(GESTELLTE AUFGABE) Führen Sie den folgenden Textauszug über den Stromausfall auf der iberischen Halbinsel im Anschluss an seinen letzten Satz fort.

(TEXTAUSZUG)
----

Ein Cyberangriff, ein atmosphärisches Phänomen oder einfach eine technische Störung? Nach dem massiven Stromausfall in Spanien, Portugal und Teilen Frankreichs am Montag, 28. April, kursierten zunächst mehrere Vermutungen über die Ursache dieses weitreichenden, stundenlangen Totalausfalls. Das wahrscheinlichste Problem blieb aber zunächst unerwähnt.
Insgesamt waren rund 58 Millionen Menschen von dem Stromausfall ab Mittag direkt betroffen. Die arbeitende Bevölkerung musste überwiegend eine unfreiwillige Auszeit einlegen. In den Stunden nach dem Blackout fuhren die Energieversorger das Netz langsam wieder hoch: Kraftwerk für Kraftwerk, Region für Region.

Stromausfall ohne Auswirkungen auf Deutschland?

Der Bloomberg-Journalist Javier Blas bezeichnete den iberischen Stromausfall als den „ersten großen Blackout im Ökostromzeitalter“. Seiner Ansicht nach waren in der fossilen Energie-Ära „Kohlekraftwerke das Rückgrat des Stromnetzes“. Auch hier habe es viele Stromausfälle gegeben. Weiter teilte er mit: „Aus den Ereignissen in Spanien wird man lernen, und die Netze werden überall verstärkt.“
Auch aus Deutschland ist das Interesse groß. Vonseiten der deutschen Bundesregierung hieß es dazu: Die Stromversorgung in Deutschland ist erst einmal stabil. Das Ereignis auf der iberischen Halbinsel hat bisher „keine relevanten Auswirkungen“ auf die Netz- und Versorgungssicherheit in Deutschland gehabt und wird auch keine weiteren Auswirkungen haben. Alle Gründe, die derzeit bezüglich des Stromausfalls auf der iberischen Halbinsel öffentlich genannt werden, seien reine Spekulationen.

----

(BEREITGESTELLTE ANGABEN)
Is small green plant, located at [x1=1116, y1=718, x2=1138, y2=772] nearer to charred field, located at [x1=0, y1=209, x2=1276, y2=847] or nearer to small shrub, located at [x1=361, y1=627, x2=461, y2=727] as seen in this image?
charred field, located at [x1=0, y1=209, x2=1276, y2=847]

----

(ANTWORT ZUR AUFGABE)
Einen großflächigen, lang anhaltenden Blackout im vergleichbaren Ausmaß stufte die Regierungssprecherin Luisa-Maria Spoo als „sehr unwahrscheinlich“ ein. Das liege an „unserem redundant aufgebauten Energieversorgungssystem“ mit mehrfachen und alternativen Strukturen und Kraftwerken, die in einem solchen Fall als Sicherungsmechanismen fungieren würden. Wichtig ist hier zu erwähnen: Auch Spaniens Stromnetz ist nach diesem Prinzip aufgebaut.

Ursachensuche dauert noch „viele Tage“

Indes dauert die Suche nach der Ursache für den massiven Stromausfall auf der iberischen Halbinsel an und werde nach Angaben der spanischen Umweltministerin Sara Aeegesen noch Tage dauern. „Wir sprechen von vielen Tagen“, so Aeegesen am Sonntag, 4. Mai, gegenüber der Zeitung „El País“. Die Untersuchungen liefen weiterhin in allen Richtungen.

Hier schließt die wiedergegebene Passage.